Last week the Broncos beat the Chiefs 17-10 with Tebow only completing two passes the entire game, but one of those passes was a 56-yard touchdown pass to Eric Decker. Tebow and the Broncos ran and ran, then ran some more against the Chiefs until they lulled the secondary to sleep then took a shot downfield that turned out to be the difference in the game. This is why Revis said, “The biggest thing for the secondary is for us not to fall asleep.”
“The thing with him is you have to stay disciplined because as inconsistent as he is throwing the football, all of sudden, he’ll make a throw where you look at it and go, ‘Wow, that was impressive.’ For the most part, those throws have been touchdowns.” Jim Leonhard said, “They are a big-play, kind of fast-strike offense when they throw the ball down the field. You have to stay honest with your eyes and play with good technique, otherwise, they can hurt you.”

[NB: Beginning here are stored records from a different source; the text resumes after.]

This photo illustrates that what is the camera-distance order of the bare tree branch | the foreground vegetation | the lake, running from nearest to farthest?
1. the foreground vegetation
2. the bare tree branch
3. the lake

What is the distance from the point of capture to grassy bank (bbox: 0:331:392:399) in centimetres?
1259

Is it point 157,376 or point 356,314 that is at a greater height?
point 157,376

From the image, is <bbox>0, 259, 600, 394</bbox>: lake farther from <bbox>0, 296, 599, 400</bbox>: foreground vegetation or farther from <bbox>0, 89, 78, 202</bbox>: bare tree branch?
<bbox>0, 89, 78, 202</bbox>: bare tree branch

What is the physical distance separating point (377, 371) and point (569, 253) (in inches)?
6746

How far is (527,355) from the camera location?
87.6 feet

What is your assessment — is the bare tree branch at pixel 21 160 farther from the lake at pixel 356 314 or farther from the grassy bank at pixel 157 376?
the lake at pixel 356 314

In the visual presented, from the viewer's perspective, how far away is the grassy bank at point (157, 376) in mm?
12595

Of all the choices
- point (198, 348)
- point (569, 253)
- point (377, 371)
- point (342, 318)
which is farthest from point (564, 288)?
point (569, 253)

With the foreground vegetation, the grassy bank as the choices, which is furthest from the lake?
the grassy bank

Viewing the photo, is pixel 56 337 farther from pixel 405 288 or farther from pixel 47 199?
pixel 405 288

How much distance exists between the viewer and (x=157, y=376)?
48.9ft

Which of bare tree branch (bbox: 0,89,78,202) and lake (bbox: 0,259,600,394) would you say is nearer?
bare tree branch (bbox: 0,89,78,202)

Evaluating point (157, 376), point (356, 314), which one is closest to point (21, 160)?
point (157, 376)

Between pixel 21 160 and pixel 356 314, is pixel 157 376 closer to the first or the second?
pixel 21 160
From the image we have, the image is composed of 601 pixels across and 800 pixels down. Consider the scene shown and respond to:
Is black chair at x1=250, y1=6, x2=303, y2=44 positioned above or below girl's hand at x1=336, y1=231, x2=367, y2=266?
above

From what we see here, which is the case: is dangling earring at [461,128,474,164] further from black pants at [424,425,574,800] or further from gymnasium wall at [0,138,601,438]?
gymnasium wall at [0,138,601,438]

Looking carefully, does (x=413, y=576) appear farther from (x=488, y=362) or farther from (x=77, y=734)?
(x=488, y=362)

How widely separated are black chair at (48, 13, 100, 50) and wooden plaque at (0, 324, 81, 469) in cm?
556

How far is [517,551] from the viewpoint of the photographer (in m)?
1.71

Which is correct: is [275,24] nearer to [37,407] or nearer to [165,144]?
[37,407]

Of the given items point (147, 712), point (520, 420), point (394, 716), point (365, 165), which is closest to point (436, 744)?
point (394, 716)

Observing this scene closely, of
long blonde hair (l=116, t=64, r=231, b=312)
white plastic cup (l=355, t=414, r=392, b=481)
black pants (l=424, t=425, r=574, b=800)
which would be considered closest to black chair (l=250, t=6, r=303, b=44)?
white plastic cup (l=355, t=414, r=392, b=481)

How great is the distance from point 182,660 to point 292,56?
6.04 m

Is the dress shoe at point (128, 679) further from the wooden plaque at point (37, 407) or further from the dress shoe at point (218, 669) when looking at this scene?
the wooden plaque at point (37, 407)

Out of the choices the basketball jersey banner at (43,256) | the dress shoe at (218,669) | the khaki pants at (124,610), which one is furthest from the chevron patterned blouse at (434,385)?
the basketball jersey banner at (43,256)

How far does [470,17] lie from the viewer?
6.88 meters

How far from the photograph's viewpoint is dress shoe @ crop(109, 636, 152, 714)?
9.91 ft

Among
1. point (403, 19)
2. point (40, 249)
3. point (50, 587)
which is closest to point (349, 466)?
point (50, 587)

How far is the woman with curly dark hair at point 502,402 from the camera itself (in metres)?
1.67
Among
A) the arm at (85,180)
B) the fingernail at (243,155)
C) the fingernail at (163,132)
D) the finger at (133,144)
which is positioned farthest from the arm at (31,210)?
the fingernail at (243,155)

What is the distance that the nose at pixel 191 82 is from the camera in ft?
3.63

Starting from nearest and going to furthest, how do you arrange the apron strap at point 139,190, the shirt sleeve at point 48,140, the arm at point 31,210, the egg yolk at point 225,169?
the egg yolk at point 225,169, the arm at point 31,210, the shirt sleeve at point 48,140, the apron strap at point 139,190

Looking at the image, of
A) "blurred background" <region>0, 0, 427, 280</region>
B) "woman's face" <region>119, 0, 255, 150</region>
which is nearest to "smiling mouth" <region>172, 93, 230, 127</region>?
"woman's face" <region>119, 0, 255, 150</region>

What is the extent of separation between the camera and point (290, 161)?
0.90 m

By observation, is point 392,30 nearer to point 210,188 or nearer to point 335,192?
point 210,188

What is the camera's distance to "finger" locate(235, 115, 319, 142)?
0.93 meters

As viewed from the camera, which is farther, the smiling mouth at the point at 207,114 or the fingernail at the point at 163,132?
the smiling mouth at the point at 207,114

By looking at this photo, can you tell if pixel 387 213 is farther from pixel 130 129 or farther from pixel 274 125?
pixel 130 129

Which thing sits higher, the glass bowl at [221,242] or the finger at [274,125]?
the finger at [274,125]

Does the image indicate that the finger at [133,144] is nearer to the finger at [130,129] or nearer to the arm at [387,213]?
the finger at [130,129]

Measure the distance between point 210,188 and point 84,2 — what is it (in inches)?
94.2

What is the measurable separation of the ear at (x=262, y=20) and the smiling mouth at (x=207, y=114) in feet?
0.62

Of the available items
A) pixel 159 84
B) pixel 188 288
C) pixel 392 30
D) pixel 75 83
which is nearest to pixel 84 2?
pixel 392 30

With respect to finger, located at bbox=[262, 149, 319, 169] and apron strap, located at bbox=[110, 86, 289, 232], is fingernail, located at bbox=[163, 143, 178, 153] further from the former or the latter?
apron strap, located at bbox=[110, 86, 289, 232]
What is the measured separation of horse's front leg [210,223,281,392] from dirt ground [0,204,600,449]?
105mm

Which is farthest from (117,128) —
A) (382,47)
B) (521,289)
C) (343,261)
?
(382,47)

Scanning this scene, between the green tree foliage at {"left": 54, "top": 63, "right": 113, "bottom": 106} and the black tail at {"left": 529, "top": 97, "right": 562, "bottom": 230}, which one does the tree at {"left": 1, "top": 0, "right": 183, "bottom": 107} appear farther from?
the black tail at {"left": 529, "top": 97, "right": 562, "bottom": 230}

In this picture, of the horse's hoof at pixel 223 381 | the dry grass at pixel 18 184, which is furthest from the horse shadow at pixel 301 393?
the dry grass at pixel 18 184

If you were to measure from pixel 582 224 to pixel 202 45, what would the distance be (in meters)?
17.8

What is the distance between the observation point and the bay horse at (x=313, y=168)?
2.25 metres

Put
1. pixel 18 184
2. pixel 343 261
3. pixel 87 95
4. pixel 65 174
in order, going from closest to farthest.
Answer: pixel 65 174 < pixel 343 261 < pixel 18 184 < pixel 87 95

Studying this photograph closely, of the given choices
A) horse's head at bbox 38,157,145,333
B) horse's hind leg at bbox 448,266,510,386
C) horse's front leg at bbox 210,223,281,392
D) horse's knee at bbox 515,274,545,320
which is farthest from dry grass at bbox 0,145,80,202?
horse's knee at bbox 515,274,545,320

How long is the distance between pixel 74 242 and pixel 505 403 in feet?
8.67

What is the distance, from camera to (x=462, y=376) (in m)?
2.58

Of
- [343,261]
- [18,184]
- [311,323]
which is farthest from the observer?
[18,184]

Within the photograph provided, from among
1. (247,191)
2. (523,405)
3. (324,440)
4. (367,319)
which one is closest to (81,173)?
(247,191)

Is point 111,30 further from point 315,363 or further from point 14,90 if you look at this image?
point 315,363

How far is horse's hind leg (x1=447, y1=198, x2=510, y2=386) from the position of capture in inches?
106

That’s the danger of this Broncos team, you always have to expect run first, but you have to be ready at any given moment for a deep pass down the field because as soon as you least expect it is when it’s most likely to happen.
“I will say this, we don’t really know what they’re going to do because they’ve been really multiple. Sometimes they spread them out. They’ll go to empty and then run the ball with the quarterback. Running “O” plays and all that stuff. So, no matter what you see, you’ll probably start by saying, it’s probably a run, and then we’ll defend the pass after it.” Rex Ryan said, “But you’re looking at formations or personnel groupings that tell you it’s going to be a pass, and it’s not with this group. So, that’s a little different, but you better be sound and obviously assume he’s running with it.”
The good news for the Jets is as bad as the run defense looked early in the season, it looks just as good as of late. After the Raiders game the Jets ranked dead last in the league in rushing defense giving up 137 rushing yards a game (that happens when you give up 234 rushing yards in the third game of the season). Now they rank 15th allowing 116 yards a game, but over the past four weeks they have only allowed an average of 92.5 rushing yards a game.
The run defense took some bumps early in the season, but it would appear Ryan has fixed that problem. We’ll find out for sure tomorrow night, but the key remains, stop the run, expect the run, but be prepared for the deep pass at any moment. Basically, no napping in the secondary and the Jets should have an enjoyable flight back from Denver.